En second lieu, il travaille sur la base de quelques convictions géopolitiques fortes : la lutte anticommuniste (Angola), le démembrement des « éléphants » fédéraux (Nigeria et Biafra), le dialogue – clandestin – avec l’Afrique du Sud.
Quel est aujourd’hui le poids de son héritage politique en Côte d’Ivoire où l’élection présidentielle doit se tenir en octobre ?
Jean-Pierre Bat : La mémoire d’Houphouët-Boigny est très lourde au point de constituer une hypothèque politique : vilipendé à la fin des années 1980, il est aujourd’hui, au lendemain de la crise, l’objet d’une nostalgie politique qui l’associe aux années de prospérité du « miracle ivoirien » et d’une certaine paix civile. Cependant, l’opinion ivoirienne n’est pas dupe, non plus, de cette reconstruction mémorielle qui ne correspond pas à la réalité contemporaine.
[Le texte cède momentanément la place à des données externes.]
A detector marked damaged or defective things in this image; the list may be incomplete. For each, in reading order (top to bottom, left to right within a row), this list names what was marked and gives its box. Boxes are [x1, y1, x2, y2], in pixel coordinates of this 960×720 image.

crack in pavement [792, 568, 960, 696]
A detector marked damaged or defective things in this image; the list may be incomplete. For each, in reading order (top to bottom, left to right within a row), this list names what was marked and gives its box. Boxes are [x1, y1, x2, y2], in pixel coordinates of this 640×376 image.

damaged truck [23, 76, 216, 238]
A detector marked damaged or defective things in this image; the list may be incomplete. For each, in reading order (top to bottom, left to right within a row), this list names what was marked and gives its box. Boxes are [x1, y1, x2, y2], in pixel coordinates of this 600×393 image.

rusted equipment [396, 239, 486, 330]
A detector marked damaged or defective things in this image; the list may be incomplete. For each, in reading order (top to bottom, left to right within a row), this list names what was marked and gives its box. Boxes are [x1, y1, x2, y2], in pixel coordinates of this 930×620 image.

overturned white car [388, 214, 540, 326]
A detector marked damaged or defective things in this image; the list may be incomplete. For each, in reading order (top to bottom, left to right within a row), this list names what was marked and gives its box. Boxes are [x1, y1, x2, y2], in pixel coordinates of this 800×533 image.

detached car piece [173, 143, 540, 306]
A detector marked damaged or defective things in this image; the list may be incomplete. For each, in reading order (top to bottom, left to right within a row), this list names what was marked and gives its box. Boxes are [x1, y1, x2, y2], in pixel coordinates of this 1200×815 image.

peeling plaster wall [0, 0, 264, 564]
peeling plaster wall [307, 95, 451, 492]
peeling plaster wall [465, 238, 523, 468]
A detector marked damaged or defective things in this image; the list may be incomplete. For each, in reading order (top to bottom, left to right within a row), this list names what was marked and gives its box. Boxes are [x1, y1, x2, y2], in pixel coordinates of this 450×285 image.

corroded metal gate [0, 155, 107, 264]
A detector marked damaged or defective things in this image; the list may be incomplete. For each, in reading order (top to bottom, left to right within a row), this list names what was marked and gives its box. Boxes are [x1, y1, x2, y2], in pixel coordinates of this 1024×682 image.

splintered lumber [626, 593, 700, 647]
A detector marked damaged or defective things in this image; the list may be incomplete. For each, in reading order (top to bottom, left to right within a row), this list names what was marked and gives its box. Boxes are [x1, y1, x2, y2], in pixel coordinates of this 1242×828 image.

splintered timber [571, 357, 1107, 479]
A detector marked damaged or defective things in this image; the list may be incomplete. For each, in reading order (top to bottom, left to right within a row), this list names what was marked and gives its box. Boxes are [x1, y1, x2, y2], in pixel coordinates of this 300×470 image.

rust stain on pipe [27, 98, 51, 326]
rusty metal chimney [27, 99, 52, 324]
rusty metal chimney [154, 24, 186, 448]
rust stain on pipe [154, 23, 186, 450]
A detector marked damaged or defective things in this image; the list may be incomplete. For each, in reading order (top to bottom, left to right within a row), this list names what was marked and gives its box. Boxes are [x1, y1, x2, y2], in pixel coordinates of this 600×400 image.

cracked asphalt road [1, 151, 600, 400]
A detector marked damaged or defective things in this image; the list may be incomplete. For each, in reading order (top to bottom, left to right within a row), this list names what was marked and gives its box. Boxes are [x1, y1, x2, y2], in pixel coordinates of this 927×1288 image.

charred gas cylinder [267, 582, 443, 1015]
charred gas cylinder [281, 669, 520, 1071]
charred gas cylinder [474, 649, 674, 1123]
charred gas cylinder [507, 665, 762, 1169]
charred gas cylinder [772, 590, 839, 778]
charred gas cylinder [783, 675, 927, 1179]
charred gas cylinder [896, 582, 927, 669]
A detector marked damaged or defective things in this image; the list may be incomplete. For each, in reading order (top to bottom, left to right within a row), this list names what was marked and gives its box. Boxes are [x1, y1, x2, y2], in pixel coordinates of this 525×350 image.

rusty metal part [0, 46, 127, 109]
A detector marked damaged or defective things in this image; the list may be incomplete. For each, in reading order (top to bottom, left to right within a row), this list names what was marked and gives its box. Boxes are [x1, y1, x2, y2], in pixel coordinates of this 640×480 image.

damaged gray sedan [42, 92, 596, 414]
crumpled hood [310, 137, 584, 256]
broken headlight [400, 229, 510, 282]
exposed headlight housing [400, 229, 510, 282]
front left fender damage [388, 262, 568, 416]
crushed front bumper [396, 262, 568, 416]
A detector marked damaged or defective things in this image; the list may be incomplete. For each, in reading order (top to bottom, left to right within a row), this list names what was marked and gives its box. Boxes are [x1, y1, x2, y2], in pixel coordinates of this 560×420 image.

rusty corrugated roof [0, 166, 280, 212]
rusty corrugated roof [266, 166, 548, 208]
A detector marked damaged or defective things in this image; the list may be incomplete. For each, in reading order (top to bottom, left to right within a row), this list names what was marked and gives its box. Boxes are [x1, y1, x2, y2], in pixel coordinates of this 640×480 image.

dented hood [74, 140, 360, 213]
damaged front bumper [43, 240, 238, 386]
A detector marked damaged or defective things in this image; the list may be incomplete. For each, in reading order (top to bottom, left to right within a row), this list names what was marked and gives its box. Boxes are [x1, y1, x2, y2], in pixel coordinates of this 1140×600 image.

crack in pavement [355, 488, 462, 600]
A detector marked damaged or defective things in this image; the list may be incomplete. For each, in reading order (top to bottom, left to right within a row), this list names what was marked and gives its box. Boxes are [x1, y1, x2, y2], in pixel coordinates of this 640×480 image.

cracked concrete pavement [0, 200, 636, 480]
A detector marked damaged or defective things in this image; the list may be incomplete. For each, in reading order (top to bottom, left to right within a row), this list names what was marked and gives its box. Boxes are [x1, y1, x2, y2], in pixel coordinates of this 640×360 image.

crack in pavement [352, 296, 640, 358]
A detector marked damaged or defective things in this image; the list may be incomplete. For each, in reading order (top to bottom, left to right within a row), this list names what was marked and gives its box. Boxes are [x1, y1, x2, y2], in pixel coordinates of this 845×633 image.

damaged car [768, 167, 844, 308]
L’ombre d’Houphouët-Boigny sur la politique ivoirienne, à six mois de la présidentielle
Frédéric Grah-Mel : Je dirais, si je ne craignais pas d’être excessif, que son héritage politique est nul aujourd’hui. Il s’était efforcé de faire vivre harmonieusement les deux grandes composantes de la population ivoirienne, les autochtones et les allogènes. Aucun de ses successeurs n’a semblé, jusqu’à présent, intéressé par cet objectif qui montre pourtant la voie vers la construction de la nation ivoirienne. Nous sommes passés de la théorie de « l’ivoirité » à celle du « rattrapage ». L’expression « vivre ensemble » qui est sur toutes les lèvres aujourd’hui en Côte d’Ivoire, au-delà du slogan, n’intéresse personne. Avant d’être un motif d’inquiétude pour le futur, cela est d’abord un échec de l’héritage politique de Félix Houphouët-Boigny.
Premier ministre sous la présidence de Félix Houphouët-Boigny de 1990 à 1993, Alassane Ouattara est l’actuel chef de l’Etat. Il briguera son second mandat en octobre 2015.
Comment a-t-il organisé son héritage politique ?
Jean-Pierre Bat : Houphouët-Boigny a refusé d’organiser clairement sa succession. Depuis sa mort en 1993, le paysage politique est resté dominé jusqu’en 2010 par le trio composé de son successeur, Henri Konan Bédié (avec le contrôle du PDCI-RDA qu’il préside toujours), Alassane Ouattara (ancien premier ministre d’Houphouët-Boigny, investi de la confiance des institutions de Bretton Woods et actuel chef de l’Etat) et Laurent Gbagbo (l’éternel opposant promu père de la « deuxième indépendance »). Tous ont en commun d’avoir voulu capter à leur profit l’héritage d’Houphouët-Boigny, chacun à sa manière. Sans doute est-ce là son ultime tour de force : deux décennies après sa mort, avoir réussi à continuer d’imposer sa figure dans la vie politique ivoirienne du premier XXIe siècle.
Frédéric Grah-Mel : Il a certainement une responsabilité dans les conflits suscités pour sa succession. On ne peut pas dire, cependant, qu’il n’avait pas d’héritier politique précis. Mais c’est là un point de l’histoire récente de la Côte d’Ivoire qui est heureusement derrière nous aujourd’hui.